GIVEN INSTRUCTION:
Reproduce the records from the line containing "How far away" through the end of the records, both ends included, substituting "oak tree" for "green tree" and leaving everything else unchanged.

------------------------------------------------

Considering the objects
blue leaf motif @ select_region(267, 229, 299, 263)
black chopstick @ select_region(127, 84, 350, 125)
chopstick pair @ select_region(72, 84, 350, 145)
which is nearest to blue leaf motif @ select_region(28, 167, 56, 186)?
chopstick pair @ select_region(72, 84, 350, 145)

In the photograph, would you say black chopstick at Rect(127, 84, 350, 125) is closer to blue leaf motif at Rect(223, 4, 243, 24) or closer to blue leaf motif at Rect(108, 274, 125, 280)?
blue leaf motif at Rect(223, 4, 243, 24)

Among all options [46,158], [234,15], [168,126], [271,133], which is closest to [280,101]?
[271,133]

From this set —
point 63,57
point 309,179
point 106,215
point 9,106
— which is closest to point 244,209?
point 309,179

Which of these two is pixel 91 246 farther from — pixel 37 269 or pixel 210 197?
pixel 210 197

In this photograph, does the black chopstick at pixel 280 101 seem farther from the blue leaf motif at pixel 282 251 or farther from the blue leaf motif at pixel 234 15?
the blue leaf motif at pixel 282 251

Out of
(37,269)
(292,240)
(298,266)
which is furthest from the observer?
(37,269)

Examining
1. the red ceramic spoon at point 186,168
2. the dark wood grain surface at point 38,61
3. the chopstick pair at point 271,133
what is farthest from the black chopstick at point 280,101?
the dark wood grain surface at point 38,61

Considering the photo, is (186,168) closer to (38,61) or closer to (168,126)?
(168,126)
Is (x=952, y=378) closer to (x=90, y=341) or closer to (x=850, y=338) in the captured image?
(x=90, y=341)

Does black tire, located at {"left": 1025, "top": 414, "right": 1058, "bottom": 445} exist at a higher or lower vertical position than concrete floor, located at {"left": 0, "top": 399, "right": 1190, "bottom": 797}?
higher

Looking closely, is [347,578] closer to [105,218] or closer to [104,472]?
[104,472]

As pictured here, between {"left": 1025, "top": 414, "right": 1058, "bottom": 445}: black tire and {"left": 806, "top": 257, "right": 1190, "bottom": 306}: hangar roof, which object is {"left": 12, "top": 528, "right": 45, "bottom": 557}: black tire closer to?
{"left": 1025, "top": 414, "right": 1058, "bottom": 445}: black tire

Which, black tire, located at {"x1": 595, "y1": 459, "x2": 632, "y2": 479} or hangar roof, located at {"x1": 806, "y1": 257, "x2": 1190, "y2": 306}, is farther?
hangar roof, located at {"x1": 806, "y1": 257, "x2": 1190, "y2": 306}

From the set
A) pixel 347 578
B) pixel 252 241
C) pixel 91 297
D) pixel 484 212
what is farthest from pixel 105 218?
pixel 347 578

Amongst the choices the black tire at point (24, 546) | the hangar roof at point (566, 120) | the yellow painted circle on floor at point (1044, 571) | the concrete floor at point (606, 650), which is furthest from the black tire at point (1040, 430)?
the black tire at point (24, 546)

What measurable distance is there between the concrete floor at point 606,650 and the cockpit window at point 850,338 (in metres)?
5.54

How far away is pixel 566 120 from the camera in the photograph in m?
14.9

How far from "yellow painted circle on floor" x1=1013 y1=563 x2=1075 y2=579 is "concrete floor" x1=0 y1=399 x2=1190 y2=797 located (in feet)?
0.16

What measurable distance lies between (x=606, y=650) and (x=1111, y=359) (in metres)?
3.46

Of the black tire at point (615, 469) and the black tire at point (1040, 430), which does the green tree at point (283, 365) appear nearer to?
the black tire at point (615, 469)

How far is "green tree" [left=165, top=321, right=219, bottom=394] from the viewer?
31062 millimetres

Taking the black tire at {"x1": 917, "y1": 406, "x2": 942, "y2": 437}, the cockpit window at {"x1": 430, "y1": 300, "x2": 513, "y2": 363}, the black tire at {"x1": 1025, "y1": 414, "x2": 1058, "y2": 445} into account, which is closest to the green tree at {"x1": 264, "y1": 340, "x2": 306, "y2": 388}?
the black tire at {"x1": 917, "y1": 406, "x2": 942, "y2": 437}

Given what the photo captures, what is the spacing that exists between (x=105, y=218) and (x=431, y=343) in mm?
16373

------------------------------------------------

WRITTEN REPLY:
How far away is pixel 566 120 from the camera in the photograph in m?
14.9

How far from "yellow painted circle on floor" x1=1013 y1=563 x2=1075 y2=579 is "concrete floor" x1=0 y1=399 x2=1190 y2=797 located (in feet)?
0.16

What measurable distance lies between (x=606, y=650) and (x=1111, y=359) (in metres)?
3.46

Of the black tire at point (615, 469) and the black tire at point (1040, 430), which does the oak tree at point (283, 365) appear nearer to?
the black tire at point (615, 469)

How far is "oak tree" [left=165, top=321, right=219, bottom=394] from the viewer?
31062 millimetres

Taking the black tire at {"x1": 917, "y1": 406, "x2": 942, "y2": 437}, the cockpit window at {"x1": 430, "y1": 300, "x2": 513, "y2": 363}, the black tire at {"x1": 1025, "y1": 414, "x2": 1058, "y2": 445} into account, which is closest to the oak tree at {"x1": 264, "y1": 340, "x2": 306, "y2": 388}?
the black tire at {"x1": 917, "y1": 406, "x2": 942, "y2": 437}

Given what the photo captures, what is the spacing that exists between (x=105, y=218) and (x=431, y=343) in mm?
16373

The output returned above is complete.